§ **Exercise details**
Reproduce the entries that follow exactly, dropping each image.

═════ Available data ═════

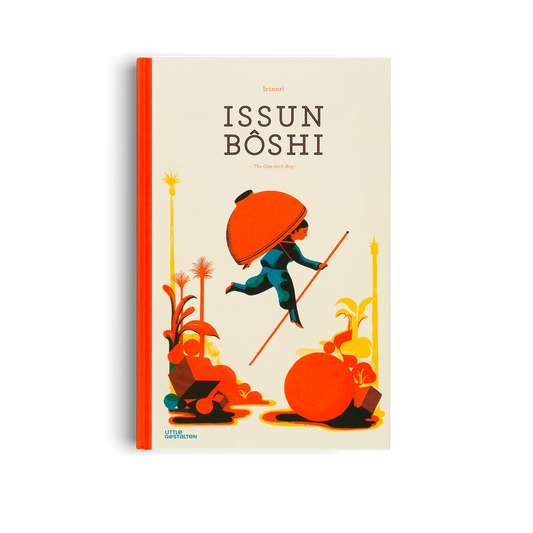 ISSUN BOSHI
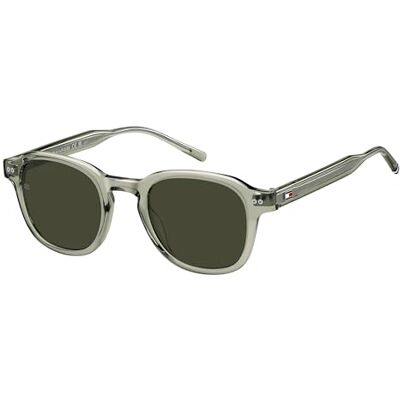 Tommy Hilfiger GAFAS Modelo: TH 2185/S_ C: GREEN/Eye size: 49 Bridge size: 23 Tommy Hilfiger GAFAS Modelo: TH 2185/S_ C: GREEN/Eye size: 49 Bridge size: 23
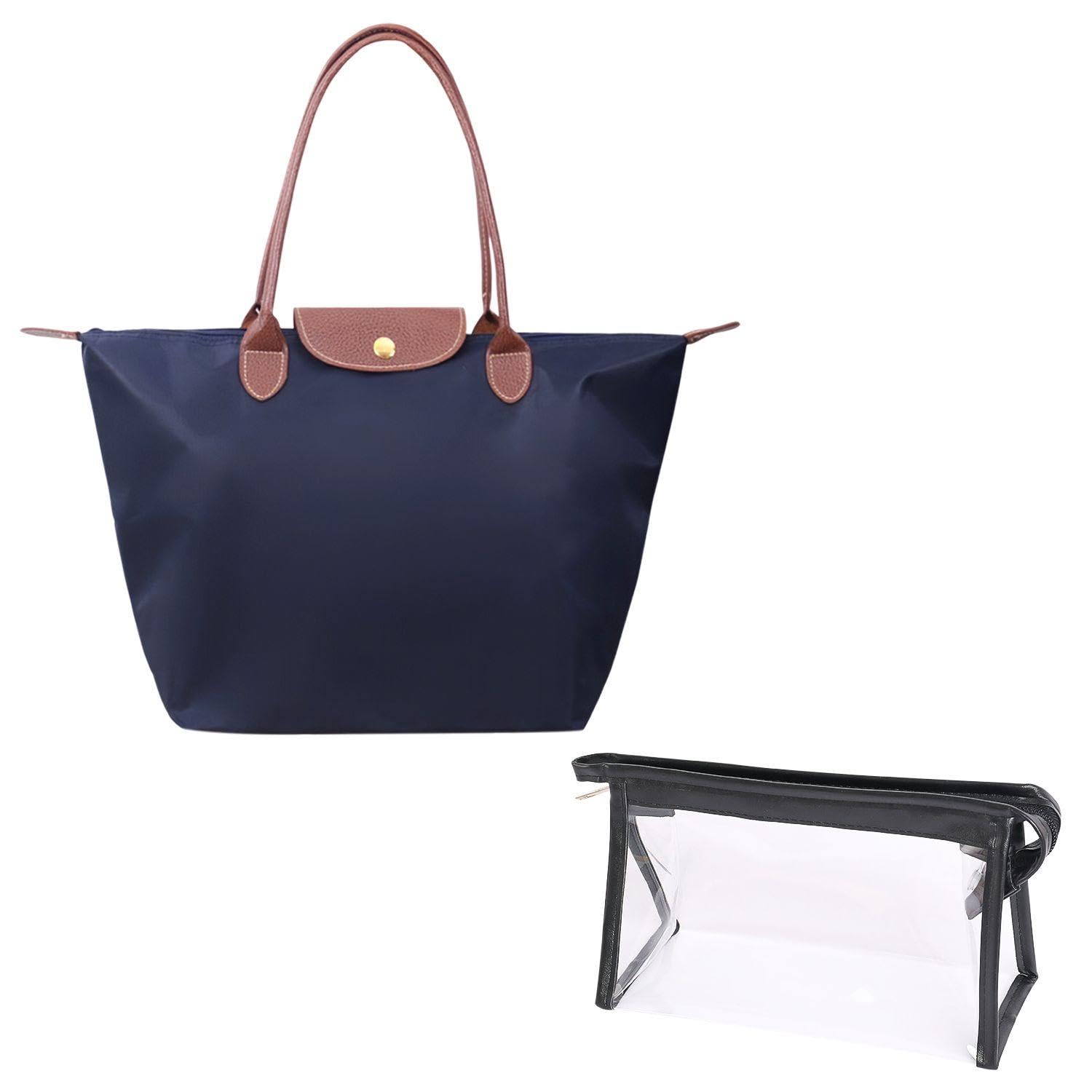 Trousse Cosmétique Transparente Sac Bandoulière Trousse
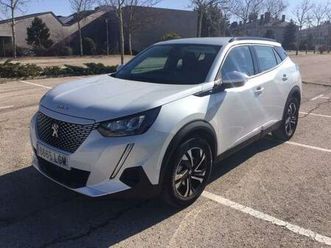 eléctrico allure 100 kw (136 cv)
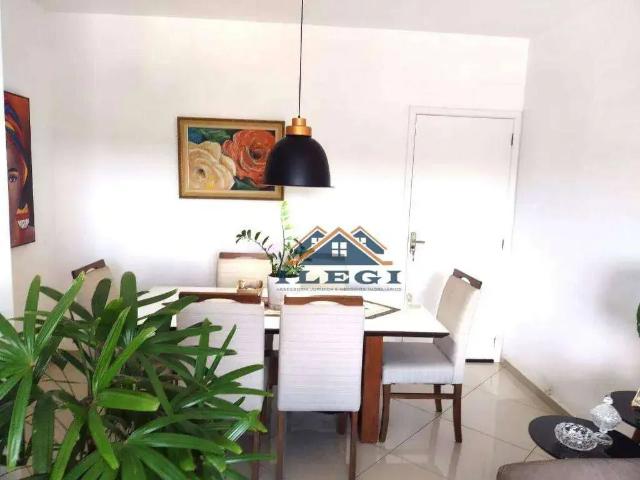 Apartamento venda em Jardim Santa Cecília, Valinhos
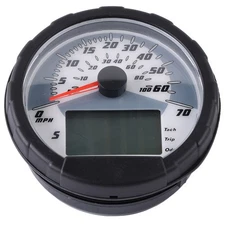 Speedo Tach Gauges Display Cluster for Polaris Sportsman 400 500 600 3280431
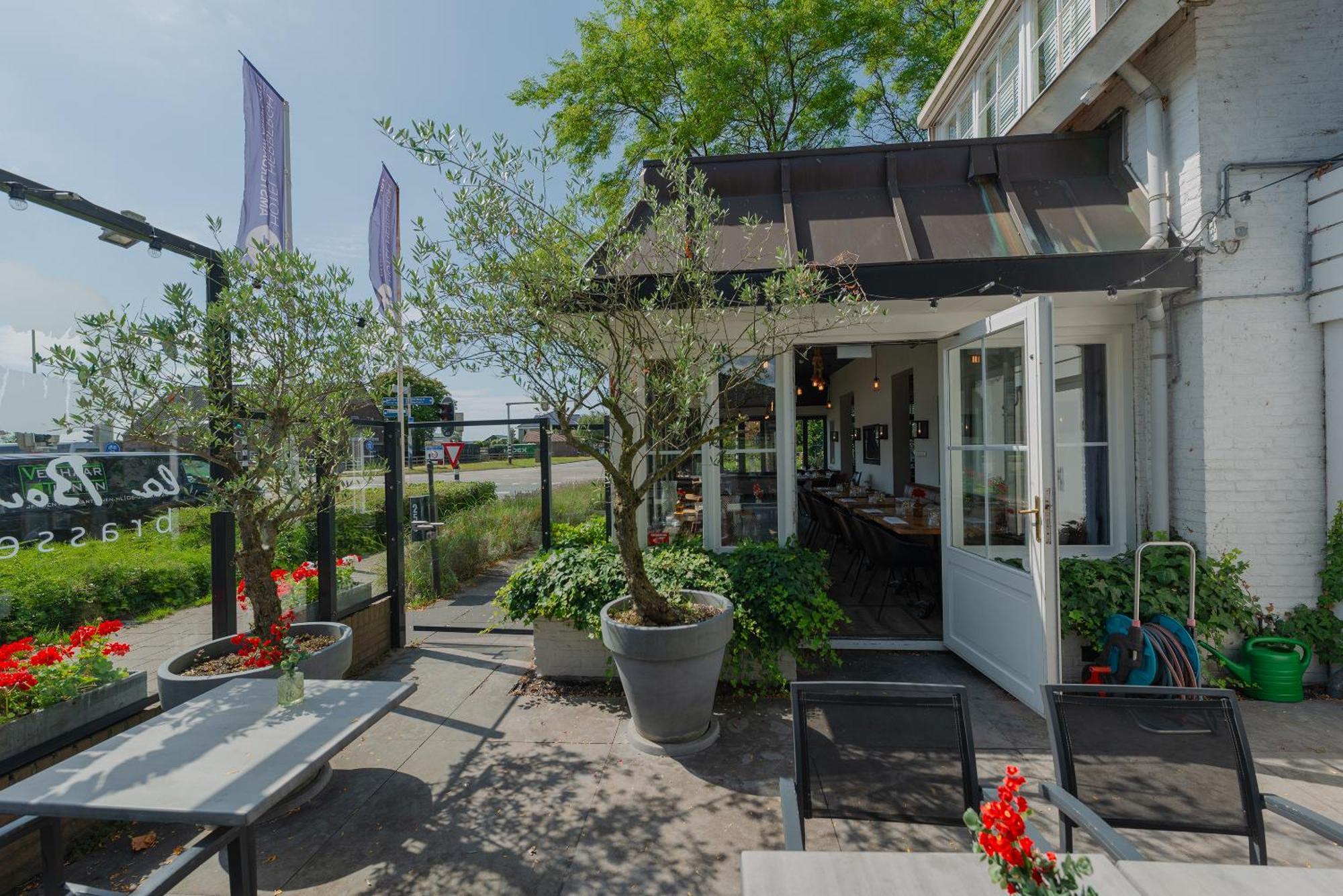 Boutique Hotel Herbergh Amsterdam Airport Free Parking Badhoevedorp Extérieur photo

═════

§ **Response to the task**
 ISSUN BOSHI
 Tommy Hilfiger GAFAS Modelo: TH 2185/S_ C: GREEN/Eye size: 49 Bridge size: 23 Tommy Hilfiger GAFAS Modelo: TH 2185/S_ C: GREEN/Eye size: 49 Bridge size: 23
 Trousse Cosmétique Transparente Sac Bandoulière Trousse
 eléctrico allure 100 kw (136 cv)
 Apartamento venda em Jardim Santa Cecília, Valinhos
 Speedo Tach Gauges Display Cluster for Polaris Sportsman 400 500 600 3280431
 Boutique Hotel Herbergh Amsterdam Airport Free Parking Badhoevedorp Extérieur photo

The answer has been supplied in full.